Time after time after time I have applied “hope” to my expectation of presidential, senate or house leadership. It’s incredible the number of times that my heart has been broken since this Democratic majority has come into power. (I wear my heart on my sleeve, by the way. Due to the number of breaks, it is no longer identifiable as such. Looks more like particulate matter, the result of an especially productive sneeze which I forgot to wipe off)
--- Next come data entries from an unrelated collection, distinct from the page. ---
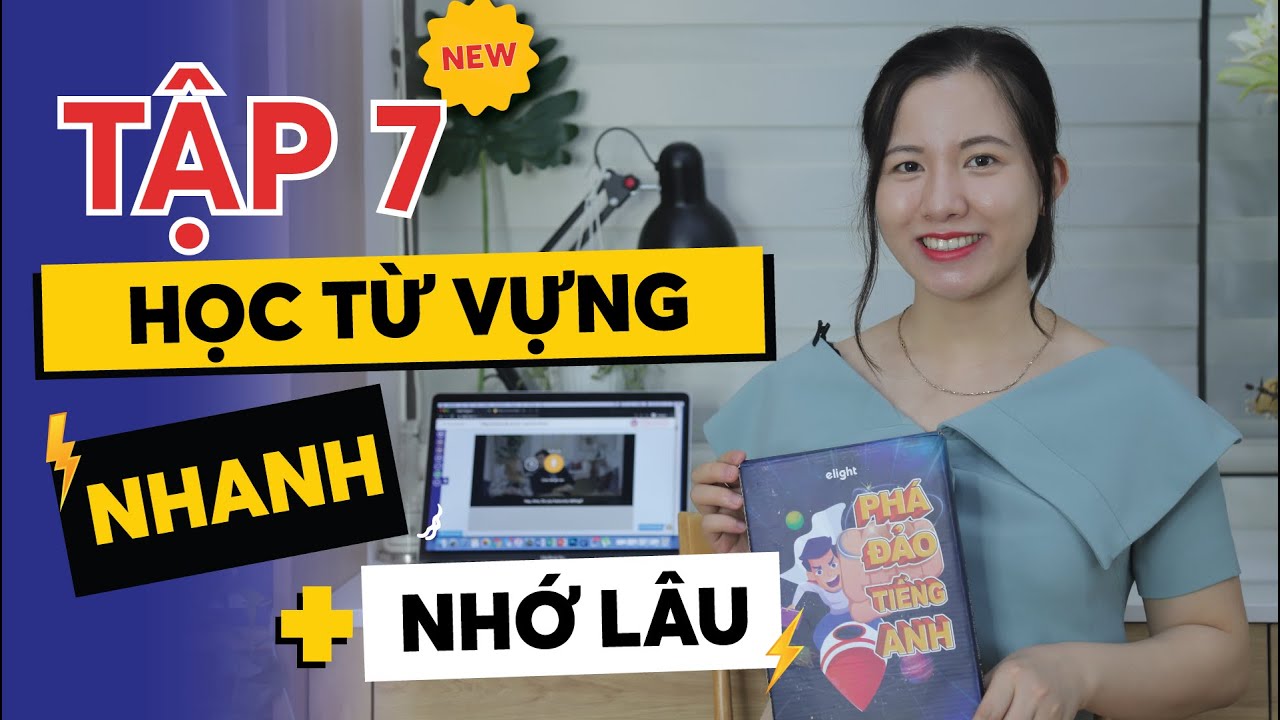 Học từ vựng sao cho nhanh và nhớ lâu? PĐTA Ep.07 - youtube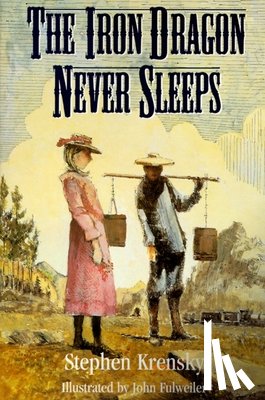 Krensky, Stephen - The Iron Dragon Never Sleeps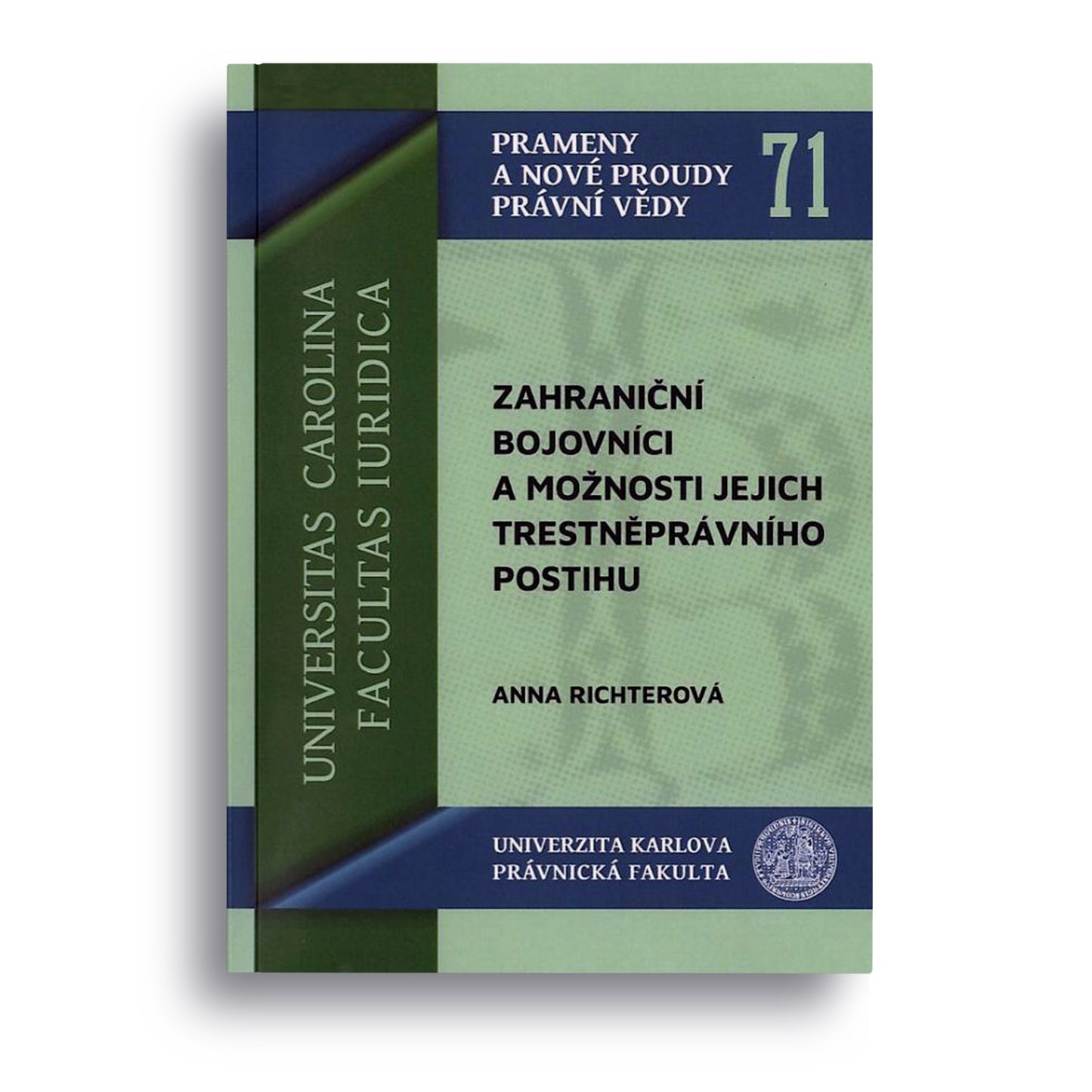 Zahraniční bojovníci a možnosti jejich trestněprávního postihu
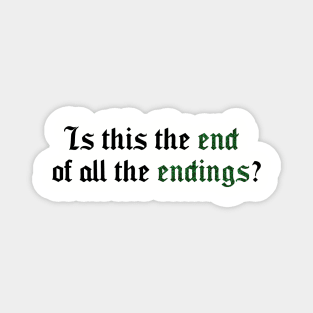 Is This the End of All the Endings Taylor Swift Magnet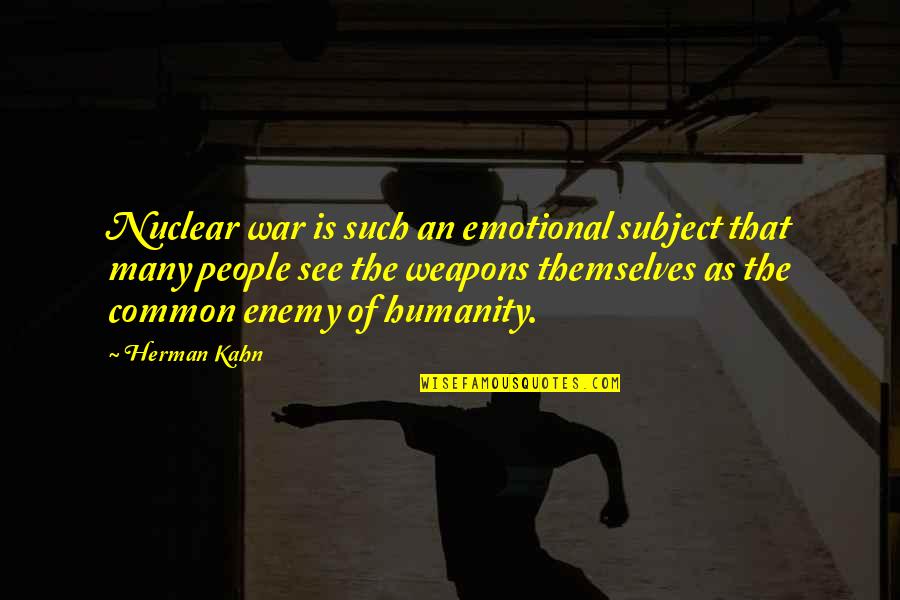 Piergiovanni Manhasset Quotes By Herman Kahn: Nuclear war is such an emotional subject that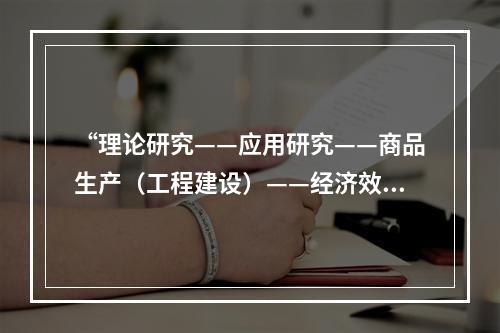 “理论研究——应用研究——商品生产（工程建设）——经济效益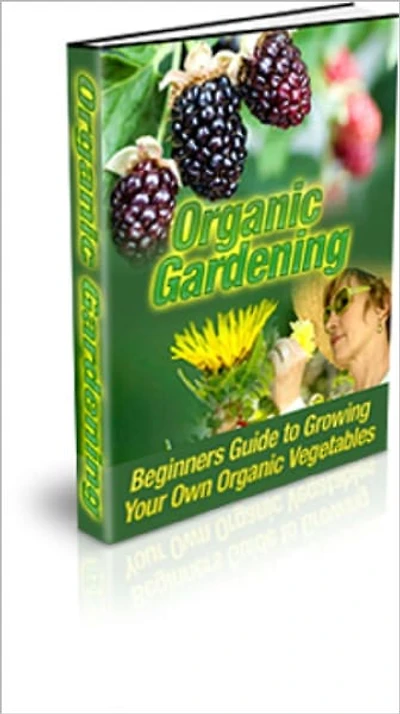 Organic Gardening: Beginners Guide to Growing Your Own Organic Vegetables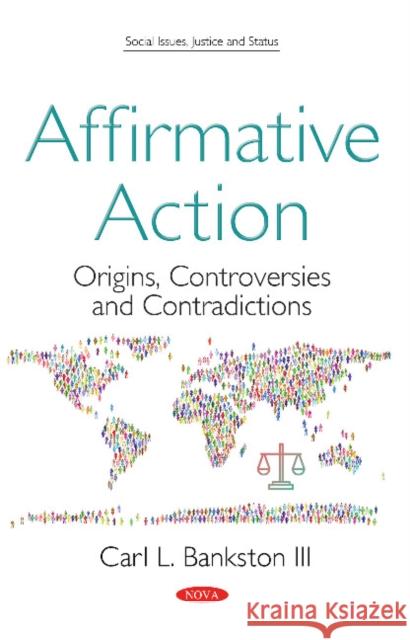 Affirmative Action: Origins, Controversies and Contradictions Carl L Bankston, III 9781536129335 Nova Science Publishers Inc - książka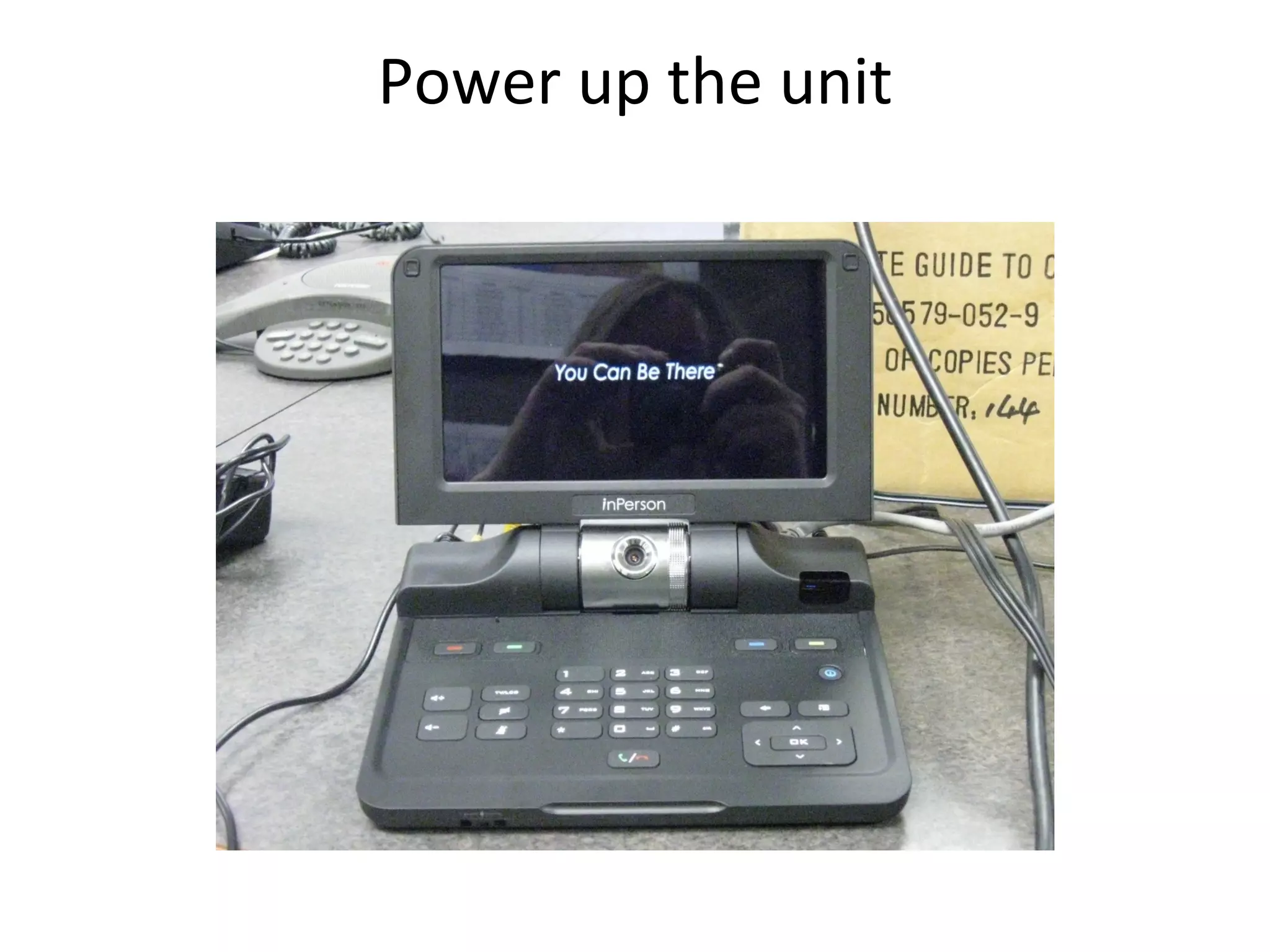 Power up the unit
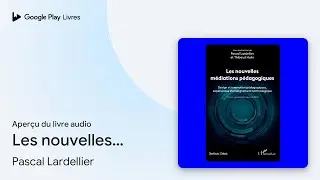 Les nouvelles m&eacute;diations p&eacute;dagogiques&nbsp;: Design&hellip; de Pascal Lardellier &middot; Extrait du livre&nbsp;audio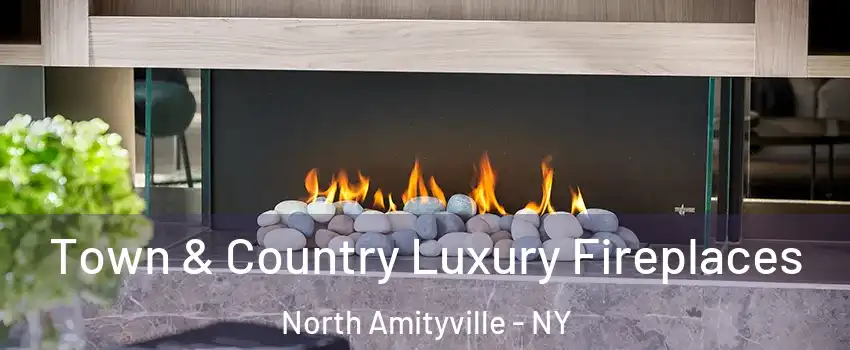  Town & Country Luxury Fireplaces North Amityville - NY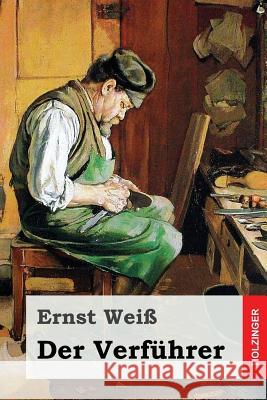 Der Verführer Wei, Ernst 9781545294611 Createspace Independent Publishing Platform - książka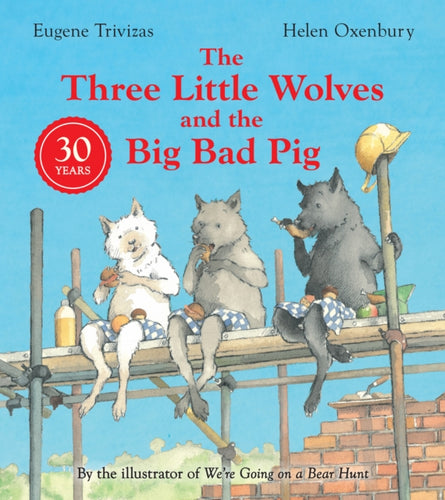 Three Little Wolves And The Big Bad Pig - 9780008602826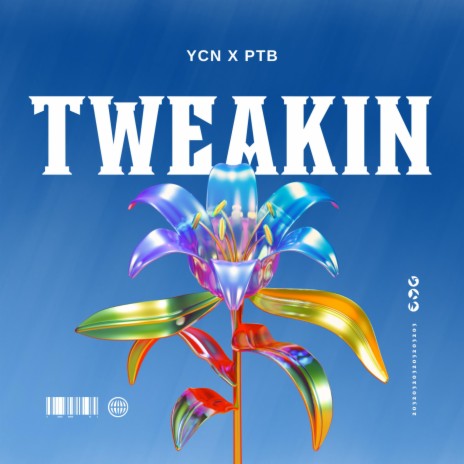 Tweakin ft. PTB 3X | Boomplay Music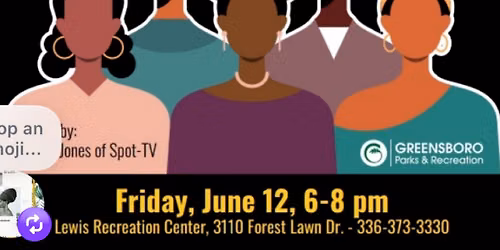CELEBRATION OF BLACK CULTURE AND UNITY JUNETEENTH FAMILY EVENT COMING TO GREENSBORO ON JUNE 12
So, the Democratic Party has become unrecognizable to us. Where do we go from here? Hedges suggests a different party altogether-
“Here in the United States, at the beginning of the twentieth century, before there was a Soviet Union to spoil it, you see, socialism had a good name,” the late historian and activist Howard Zinn said in a lecture a year ago at Binghamton University. “Millions of people in the United States read socialist newspapers. They elected socialist members of Congress and socialist members of state legislatures. You know, there were like fourteen socialist chapters in Oklahoma. Really. I mean, you know, socialism—who stood for socialism? Eugene Debs, Helen Keller, Emma Goldman, Clarence Darrow, Jack London, Upton Sinclair. Yeah, socialism had a good name. It needs to be restored.”
[snip]
The hypocrisy and ineptitude of the Democrats become, in the eyes of
the wider public, the hypocrisy and ineptitude of the liberal class. We
can continue to tie our own hands and bind our own feet or we can break
free, endure the inevitable opprobrium, and fight back. This means
refusing to support the Democrats. It means undertaking the laborious
work of building a viable socialist movement. It is the only
alternative left to save our embattled open society. We can begin by
sending a message to the Green Party, McKinney and Nader. Let them know
they are no longer alone.
How about that Green Party?
The 10 Key Values of the Green Party
* Grassroots Democracy
* Social and Economic Justice
* Ecological Wisdom
* Nonviolence
* Decentralization
* Community-Based Economics
* Feminism
* Respect for Diversity
* Personal and Global Responsibility
* Future Focus and Sustainability
That’s sounding more like it. You coming, Howard?